In September, Prudential Financial Inc. announced its planned acquisition of insurtech firm Assurance IQ Inc. for $3.5 billion, marking the 12th-largest since 2018. Analysts said that price seemed steep but still considered the deal a good use of Prudential's capital. Insurtech valuations have been getting richer, and some in the industry see a shakeout coming soon.
Although strategic tie-ups have defined the industry's megamergers this year, private equity headlined more than half of the largest deals in the same period. Private equity claimed two of the largest deals of 2019: LSE's acquisition of Refinitiv from a Blackstone Group Inc.-led consortium and Thomson Reuters Corp., and a Hellman & Friedman LLC-led investor group's $10.97 billion purchase of The Ultimate Software Group Inc., a global provider of cloud-based human capital management services.
Strategic acquisitions, and even smaller tuck-in purchases, can help fintech companies round out their solutions as they look to provide a full end-to-end offering. The megamergers have sparked consolidation among competitors, but private equity continues to have large amounts of dry powder to deploy. Compass Point Research & Trading Managing Director Michael Del Grosso does not expect private equity firms to slow their investment in the fintech space.
The analyst highlighted three areas where tuck-in deals are likely to be most active: point-of-sale, business-to-business, and integrated payments. Companies in these segments simply are not large enough to warrant further megamerger-type deals, Del Grosso said.
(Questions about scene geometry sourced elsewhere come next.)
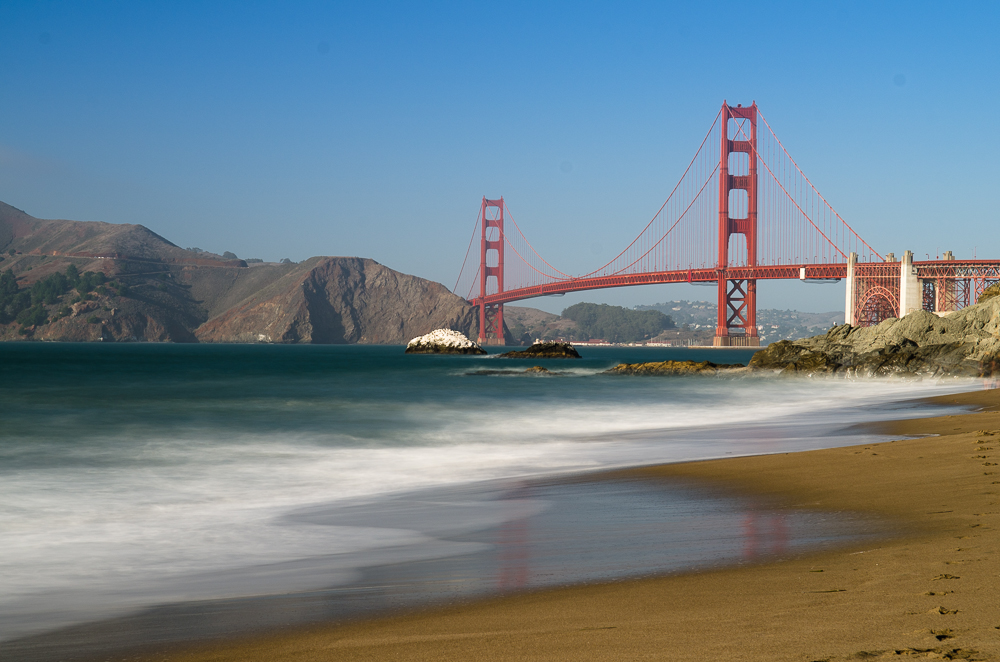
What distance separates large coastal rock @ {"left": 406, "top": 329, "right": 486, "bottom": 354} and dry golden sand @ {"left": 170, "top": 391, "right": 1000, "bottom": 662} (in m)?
75.3

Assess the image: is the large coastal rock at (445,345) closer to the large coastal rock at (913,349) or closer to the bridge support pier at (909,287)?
the bridge support pier at (909,287)

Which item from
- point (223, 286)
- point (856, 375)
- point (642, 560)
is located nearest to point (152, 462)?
point (642, 560)

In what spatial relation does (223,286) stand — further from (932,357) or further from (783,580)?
(783,580)

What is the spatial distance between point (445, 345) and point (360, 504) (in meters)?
75.4

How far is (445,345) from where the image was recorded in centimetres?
8312

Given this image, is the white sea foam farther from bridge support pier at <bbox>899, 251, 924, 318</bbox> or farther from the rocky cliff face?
the rocky cliff face

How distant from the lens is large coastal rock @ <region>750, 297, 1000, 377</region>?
31094 mm

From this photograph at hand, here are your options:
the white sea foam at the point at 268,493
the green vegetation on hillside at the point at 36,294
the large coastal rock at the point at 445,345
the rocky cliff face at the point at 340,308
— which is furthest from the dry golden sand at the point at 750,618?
the green vegetation on hillside at the point at 36,294

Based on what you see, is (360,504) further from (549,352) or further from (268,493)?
(549,352)

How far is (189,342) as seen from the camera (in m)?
161

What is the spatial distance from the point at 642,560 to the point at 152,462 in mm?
8805

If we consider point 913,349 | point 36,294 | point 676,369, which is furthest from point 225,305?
point 913,349

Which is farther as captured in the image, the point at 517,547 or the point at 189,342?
the point at 189,342

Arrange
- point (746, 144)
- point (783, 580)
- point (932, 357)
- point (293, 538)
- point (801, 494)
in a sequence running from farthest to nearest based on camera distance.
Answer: point (746, 144)
point (932, 357)
point (801, 494)
point (293, 538)
point (783, 580)
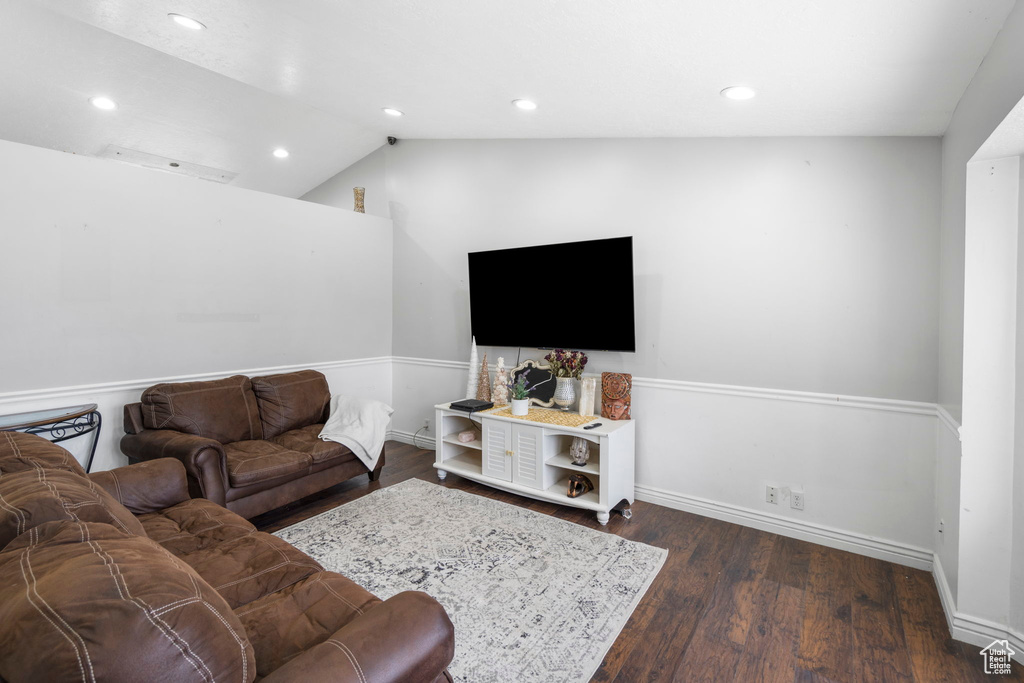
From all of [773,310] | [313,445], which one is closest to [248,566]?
[313,445]

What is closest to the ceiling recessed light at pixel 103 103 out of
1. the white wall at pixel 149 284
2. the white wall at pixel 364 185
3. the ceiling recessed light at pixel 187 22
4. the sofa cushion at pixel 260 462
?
the white wall at pixel 149 284

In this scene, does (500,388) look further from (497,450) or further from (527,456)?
(527,456)

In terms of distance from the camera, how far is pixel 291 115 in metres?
4.35

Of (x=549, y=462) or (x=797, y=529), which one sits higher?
(x=549, y=462)

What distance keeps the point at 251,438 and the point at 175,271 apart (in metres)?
1.27

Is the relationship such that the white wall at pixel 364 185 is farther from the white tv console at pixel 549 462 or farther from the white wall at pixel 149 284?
the white tv console at pixel 549 462

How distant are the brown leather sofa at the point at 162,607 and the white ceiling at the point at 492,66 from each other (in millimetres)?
2123

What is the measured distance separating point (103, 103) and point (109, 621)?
433 cm

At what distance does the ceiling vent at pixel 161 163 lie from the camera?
14.1ft

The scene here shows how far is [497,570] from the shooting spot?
2.54 m

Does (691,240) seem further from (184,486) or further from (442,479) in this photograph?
(184,486)

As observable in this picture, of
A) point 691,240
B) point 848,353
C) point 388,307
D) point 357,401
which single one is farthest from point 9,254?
point 848,353

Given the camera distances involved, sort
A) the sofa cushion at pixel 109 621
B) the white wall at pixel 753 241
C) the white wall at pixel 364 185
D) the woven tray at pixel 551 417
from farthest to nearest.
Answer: the white wall at pixel 364 185, the woven tray at pixel 551 417, the white wall at pixel 753 241, the sofa cushion at pixel 109 621

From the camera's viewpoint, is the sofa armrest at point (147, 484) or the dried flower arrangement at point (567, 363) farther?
the dried flower arrangement at point (567, 363)
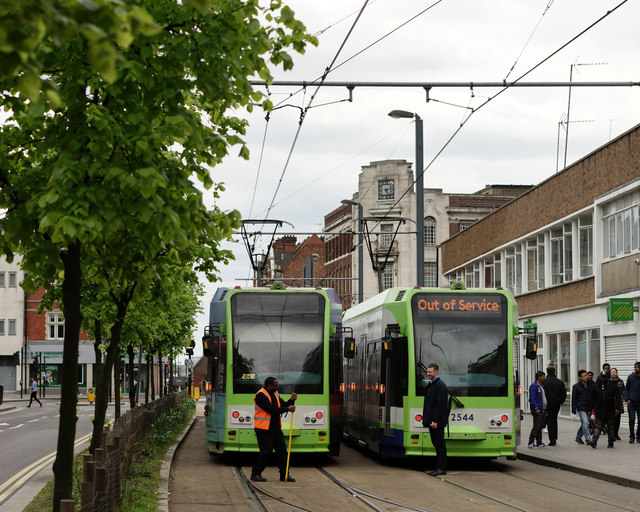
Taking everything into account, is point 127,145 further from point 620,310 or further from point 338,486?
point 620,310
Greg Peterson, a partner at PwC leading several private equity client teams, expects the broader payments industry to continue to see significant consolidation.
"People are searching for synergies, and frankly, a number of the synergistic opportunities are to take current spend on [research and development] and focus it on more technology solutions," Peterson said in an interview earlier in 2019. "The economies of scale that come out of these transactions will allow people to direct their investment in an appropriate way."
Deloitte highlighted cognitive and robotics technologies, digital lending, financial media and data solutions, and payment processing as highly sought-after segments in a fintech M&A report early in the year. As the fintech startups evolve into mature institutions, their M&A activity focuses on "rounding out" end-to-end services, the report said.
Fears of a recession, which would temper company valuations, have not borne out in any consumer data that Compass Point's Del Grosso monitors, the analyst said. These valuations hinge on the outlook for the consumer, since payments growth is largely tied to spending.